_AIM_
Reproduce, character for character, the part of the integration solution below that runs from "This can be" to "subtract from equ(2)".

_EXCERPT PROVIDED_
# Integrate the rational functions$\frac{1}{x^2-9}$

$\begin{array}{1 1}\large \frac{1}{6} \log|x-3|-\large \frac{1}{6} \log|x+3| + c \\ \frac{1}{6} \log|x-3|+ \frac{1}{6} \log|x+3| + c \\ \frac{1}{6} \log|x+3|-\large \frac{1}{3} \log|x-3| + c \\ \frac{1}{6} \log|x+3|- \frac{1}{6} \log|x+3| + c \end{array}$

Toolbox:
• $(i)\;$Form of the rational function$\frac{px+q}{(x-a)(x-b)},a\neq b$
• $(ii)\;$Form of the partial function$\frac{A}{x-a}+\frac{B}{x-b}$
• $(iii)\;\int\frac{dx}{x-a}=log(x-a)+c.$
Given $I=\int\frac{dx}{(x^2-9)}=\int\frac{dx}{(x-3)(x+3)}.$

This can be resolved as$\frac{A}{x-3}+\frac{B}{x+3}$

$\Rightarrow 1=A(x+3)+B(x-3).$

Equating the coefficients of x we get,

0=A+B-------(1)

Equating the constant terms

1=3A+3B------(2)

To solve for A and B,multiply the equ(1) by 3 and subtract from equ(2)

3A+3B=1------(1)
3A+3B=0-----(2)
_______________
$6A=1\Rightarrow A=\frac{1}{6}.$

substituting for A in equ(1) we get $B=\frac{-1}{6}.$

Hence $A=\frac{1}{6}$ and $B=\frac{-1}{6}.$

Now substituting for A and B in I we get,

Therefore $I=\frac{1}{6}\int\frac{dx}{x-3}-\frac{1}{6}\frac{dx}{x+3}.$

On integrating we get,

$\;\;\;=\frac{1}{6}log|x-3|-\frac{1}{6}log|x+3|$

log|a|-log|b|=log|a/b|,similarly

$I=\frac{1}{6}log\frac{|x-3|}{|x+3|}+c.$

answered Feb 5, 2013
edited Jul 21, 2013

_RECORDS_
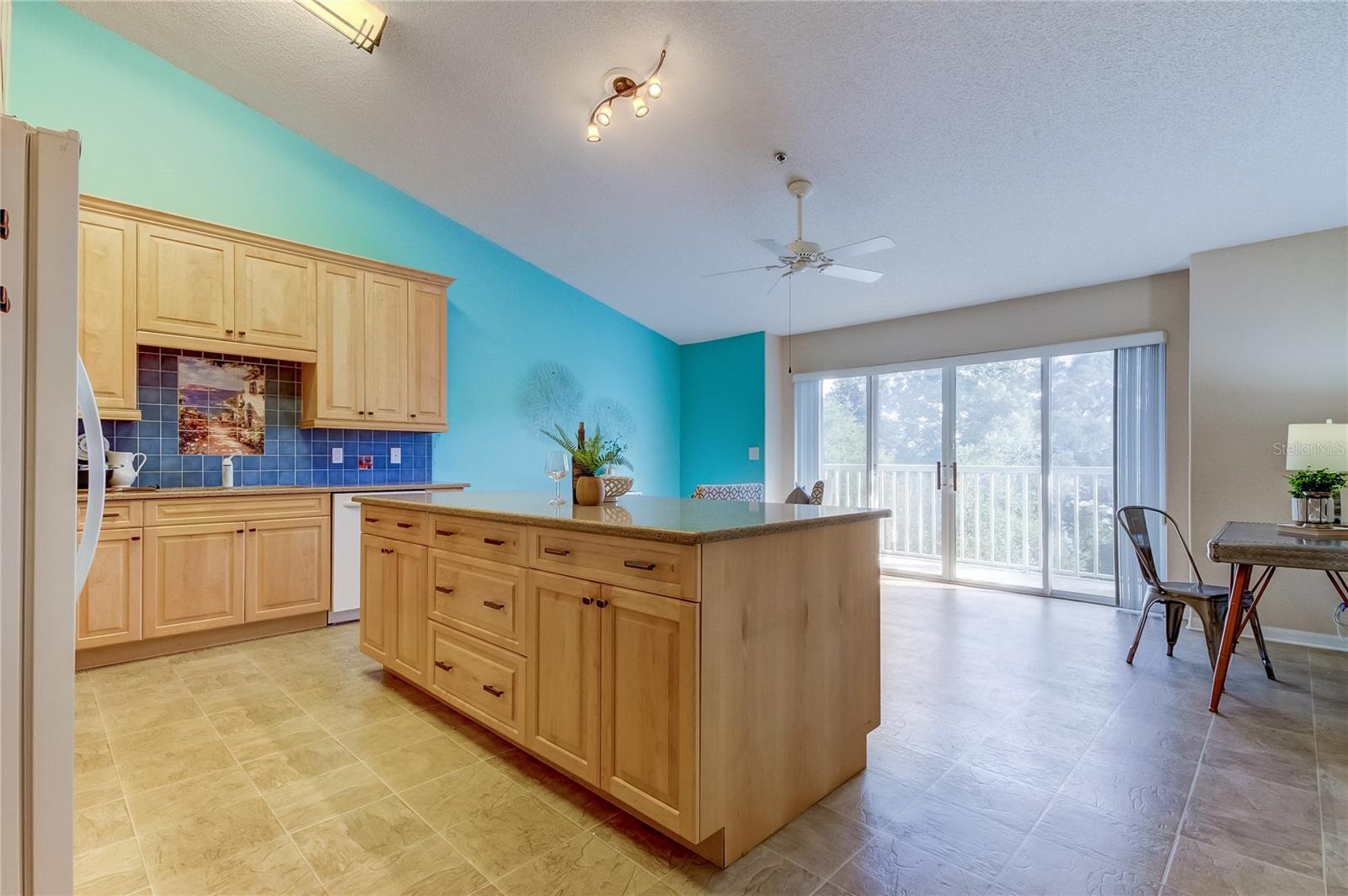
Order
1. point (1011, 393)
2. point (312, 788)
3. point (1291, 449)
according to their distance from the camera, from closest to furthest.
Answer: point (312, 788)
point (1291, 449)
point (1011, 393)

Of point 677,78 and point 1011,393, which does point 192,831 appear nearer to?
point 677,78

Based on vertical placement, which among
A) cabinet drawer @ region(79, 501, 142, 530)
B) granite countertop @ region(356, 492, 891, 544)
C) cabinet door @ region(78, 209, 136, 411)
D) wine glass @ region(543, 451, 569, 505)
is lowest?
cabinet drawer @ region(79, 501, 142, 530)

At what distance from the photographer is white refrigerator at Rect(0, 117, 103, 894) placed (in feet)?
3.56

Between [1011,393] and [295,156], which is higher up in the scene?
[295,156]

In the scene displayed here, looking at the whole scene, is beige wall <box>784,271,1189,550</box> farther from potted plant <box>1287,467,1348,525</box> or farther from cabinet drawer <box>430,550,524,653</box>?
cabinet drawer <box>430,550,524,653</box>

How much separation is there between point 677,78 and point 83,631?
162 inches

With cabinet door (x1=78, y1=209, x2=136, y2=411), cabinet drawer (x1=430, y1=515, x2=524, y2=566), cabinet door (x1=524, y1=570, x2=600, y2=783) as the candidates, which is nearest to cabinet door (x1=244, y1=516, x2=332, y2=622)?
cabinet door (x1=78, y1=209, x2=136, y2=411)

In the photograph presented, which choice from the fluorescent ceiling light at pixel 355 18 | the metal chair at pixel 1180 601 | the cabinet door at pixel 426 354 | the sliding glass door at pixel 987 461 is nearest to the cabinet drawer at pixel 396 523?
the cabinet door at pixel 426 354

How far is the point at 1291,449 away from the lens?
3264 millimetres

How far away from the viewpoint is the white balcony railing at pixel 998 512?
4711 millimetres

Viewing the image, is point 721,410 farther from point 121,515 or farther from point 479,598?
point 121,515

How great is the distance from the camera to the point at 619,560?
1.73 metres

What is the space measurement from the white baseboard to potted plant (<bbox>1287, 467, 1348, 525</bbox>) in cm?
96

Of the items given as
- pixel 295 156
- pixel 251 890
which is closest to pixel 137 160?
pixel 295 156
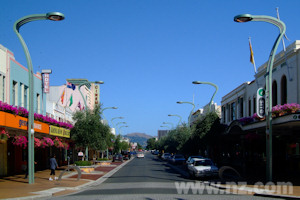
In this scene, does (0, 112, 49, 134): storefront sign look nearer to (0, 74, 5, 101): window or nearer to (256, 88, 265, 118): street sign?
(0, 74, 5, 101): window

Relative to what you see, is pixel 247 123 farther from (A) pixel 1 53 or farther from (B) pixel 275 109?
(A) pixel 1 53

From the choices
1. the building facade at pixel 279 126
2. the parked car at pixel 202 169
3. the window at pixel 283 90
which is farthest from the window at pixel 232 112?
the parked car at pixel 202 169

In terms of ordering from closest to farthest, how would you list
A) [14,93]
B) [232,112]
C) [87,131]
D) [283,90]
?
1. [283,90]
2. [14,93]
3. [87,131]
4. [232,112]

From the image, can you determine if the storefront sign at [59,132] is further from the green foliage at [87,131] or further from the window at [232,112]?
the window at [232,112]

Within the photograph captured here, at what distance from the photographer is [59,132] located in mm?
34031

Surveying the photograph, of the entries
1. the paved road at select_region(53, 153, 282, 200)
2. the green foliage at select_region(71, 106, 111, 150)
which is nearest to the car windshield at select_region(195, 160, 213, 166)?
the paved road at select_region(53, 153, 282, 200)

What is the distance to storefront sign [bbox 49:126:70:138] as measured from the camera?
31.4m

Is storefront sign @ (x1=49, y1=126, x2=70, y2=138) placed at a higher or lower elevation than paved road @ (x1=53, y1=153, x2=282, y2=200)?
higher

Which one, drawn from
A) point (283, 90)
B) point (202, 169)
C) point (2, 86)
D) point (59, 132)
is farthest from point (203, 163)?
point (2, 86)

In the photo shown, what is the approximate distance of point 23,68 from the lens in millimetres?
31594

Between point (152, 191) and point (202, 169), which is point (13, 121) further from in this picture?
point (202, 169)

_SOLUTION TO THIS TASK_
This can be resolved as$\frac{A}{x-3}+\frac{B}{x+3}$

$\Rightarrow 1=A(x+3)+B(x-3).$

Equating the coefficients of x we get,

0=A+B-------(1)

Equating the constant terms

1=3A+3B------(2)

To solve for A and B,multiply the equ(1) by 3 and subtract from equ(2)